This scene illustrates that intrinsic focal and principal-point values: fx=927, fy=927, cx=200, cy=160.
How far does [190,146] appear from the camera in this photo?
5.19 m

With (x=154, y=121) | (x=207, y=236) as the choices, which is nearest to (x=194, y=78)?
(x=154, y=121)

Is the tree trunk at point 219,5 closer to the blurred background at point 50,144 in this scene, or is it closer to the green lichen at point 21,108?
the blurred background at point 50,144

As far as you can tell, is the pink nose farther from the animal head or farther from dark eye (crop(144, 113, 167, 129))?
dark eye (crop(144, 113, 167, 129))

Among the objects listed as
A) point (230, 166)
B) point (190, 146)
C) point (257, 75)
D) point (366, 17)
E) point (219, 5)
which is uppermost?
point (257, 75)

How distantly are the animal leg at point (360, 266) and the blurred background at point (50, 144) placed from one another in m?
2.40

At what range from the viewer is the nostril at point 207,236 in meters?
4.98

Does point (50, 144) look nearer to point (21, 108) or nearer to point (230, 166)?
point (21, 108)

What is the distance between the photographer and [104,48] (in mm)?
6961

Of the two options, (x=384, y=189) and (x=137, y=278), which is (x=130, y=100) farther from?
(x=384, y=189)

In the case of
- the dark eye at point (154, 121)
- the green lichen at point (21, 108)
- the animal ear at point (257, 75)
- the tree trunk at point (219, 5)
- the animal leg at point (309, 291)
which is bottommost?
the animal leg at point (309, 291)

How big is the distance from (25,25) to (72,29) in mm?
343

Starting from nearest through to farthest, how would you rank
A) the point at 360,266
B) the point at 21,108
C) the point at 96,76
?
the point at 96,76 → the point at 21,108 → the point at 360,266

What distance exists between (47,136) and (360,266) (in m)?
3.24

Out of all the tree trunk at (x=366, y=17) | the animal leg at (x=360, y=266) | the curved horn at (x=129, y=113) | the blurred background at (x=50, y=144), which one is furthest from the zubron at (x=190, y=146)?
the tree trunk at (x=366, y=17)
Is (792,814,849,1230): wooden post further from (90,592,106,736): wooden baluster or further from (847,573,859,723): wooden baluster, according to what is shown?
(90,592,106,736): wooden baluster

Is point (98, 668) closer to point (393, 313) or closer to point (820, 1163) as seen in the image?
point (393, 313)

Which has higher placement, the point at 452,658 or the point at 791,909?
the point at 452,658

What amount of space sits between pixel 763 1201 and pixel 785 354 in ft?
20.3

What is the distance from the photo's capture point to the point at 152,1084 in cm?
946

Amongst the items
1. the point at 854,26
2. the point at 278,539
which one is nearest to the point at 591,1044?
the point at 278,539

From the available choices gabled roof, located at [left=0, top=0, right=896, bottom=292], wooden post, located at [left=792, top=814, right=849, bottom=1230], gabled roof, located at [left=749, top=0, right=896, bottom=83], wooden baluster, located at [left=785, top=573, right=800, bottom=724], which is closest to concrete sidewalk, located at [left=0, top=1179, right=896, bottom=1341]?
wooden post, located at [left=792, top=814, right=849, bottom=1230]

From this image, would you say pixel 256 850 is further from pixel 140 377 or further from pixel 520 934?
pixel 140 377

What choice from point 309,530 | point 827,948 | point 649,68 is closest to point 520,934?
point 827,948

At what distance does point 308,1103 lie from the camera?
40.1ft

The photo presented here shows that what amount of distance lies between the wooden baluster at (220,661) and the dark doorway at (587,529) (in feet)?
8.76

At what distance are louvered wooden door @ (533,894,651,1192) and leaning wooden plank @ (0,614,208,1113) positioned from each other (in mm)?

--------

- WHAT YOU ARE ASKED TO DO
Repeat back the data above, exact to the last character.

- THE RESPONSE
This scene illustrates that intrinsic focal and principal-point values: fx=927, fy=927, cx=200, cy=160.
How far does [190,146] appear from the camera in this photo?
5.19 m

With (x=154, y=121) | (x=207, y=236) as the choices, which is nearest to (x=194, y=78)?
(x=154, y=121)

Is the tree trunk at point 219,5 closer to the blurred background at point 50,144 in this scene, or is it closer to the green lichen at point 21,108?
the blurred background at point 50,144

As far as you can tell, is the pink nose farther from the animal head or farther from dark eye (crop(144, 113, 167, 129))?
dark eye (crop(144, 113, 167, 129))

Among the objects listed as
A) point (230, 166)
B) point (190, 146)
C) point (257, 75)
D) point (366, 17)
E) point (219, 5)
which is uppermost?
point (257, 75)

How distantly are the animal leg at point (360, 266) and the blurred background at point (50, 144) placed from one another in m?
2.40

At what range from the viewer is the nostril at point 207,236 in meters?
4.98

Does point (50, 144) look nearer to point (21, 108) or nearer to point (230, 166)?
point (21, 108)

What is the distance between the photographer and [104,48] (in mm)?
6961

Of the two options, (x=384, y=189) and (x=137, y=278), which is (x=130, y=100) farther from?
(x=384, y=189)

In the case of
- the dark eye at point (154, 121)
- the green lichen at point (21, 108)
- the animal ear at point (257, 75)
- the tree trunk at point (219, 5)
- the animal leg at point (309, 291)
which is bottommost?
the animal leg at point (309, 291)

How big is the distance from (25,25) to (72,29) in mm?
343

Starting from nearest through to farthest, how would you rank
A) the point at 360,266
B) the point at 21,108
C) the point at 96,76
?
the point at 96,76 → the point at 21,108 → the point at 360,266

What distance exists between (47,136) and (360,266) (in m)?
3.24

Out of all the tree trunk at (x=366, y=17) | the animal leg at (x=360, y=266) | the curved horn at (x=129, y=113) | the blurred background at (x=50, y=144), which one is furthest from the zubron at (x=190, y=146)?
the tree trunk at (x=366, y=17)
Is (792,814,849,1230): wooden post further from (90,592,106,736): wooden baluster or further from (847,573,859,723): wooden baluster, according to what is shown?
(90,592,106,736): wooden baluster

Is point (98, 668) closer to point (393, 313) or closer to point (820, 1163) as seen in the image?
point (393, 313)

Which has higher placement, the point at 452,658 or the point at 791,909?
the point at 452,658

What amount of space sits between pixel 763 1201 and pixel 785 354 in ft?
20.3

What is the distance from the photo's capture point to the point at 152,1084 in cm?
946

Amongst the items
1. the point at 854,26
2. the point at 278,539
which one is nearest to the point at 591,1044?
the point at 278,539

From the available choices gabled roof, located at [left=0, top=0, right=896, bottom=292], wooden post, located at [left=792, top=814, right=849, bottom=1230], gabled roof, located at [left=749, top=0, right=896, bottom=83], wooden baluster, located at [left=785, top=573, right=800, bottom=724], which is closest to concrete sidewalk, located at [left=0, top=1179, right=896, bottom=1341]?
wooden post, located at [left=792, top=814, right=849, bottom=1230]

From this image, would you say pixel 256 850 is further from pixel 140 377 or further from pixel 520 934?
pixel 140 377

What choice from point 309,530 | point 827,948 | point 649,68 is closest to point 520,934?
point 827,948

At what distance does point 308,1103 lie from the camera?
40.1ft

The photo presented here shows that what amount of distance lies between the wooden baluster at (220,661) and the dark doorway at (587,529) (in feet)?
8.76

At what distance are louvered wooden door @ (533,894,651,1192) and leaning wooden plank @ (0,614,208,1113) positioned from each other (in mm)?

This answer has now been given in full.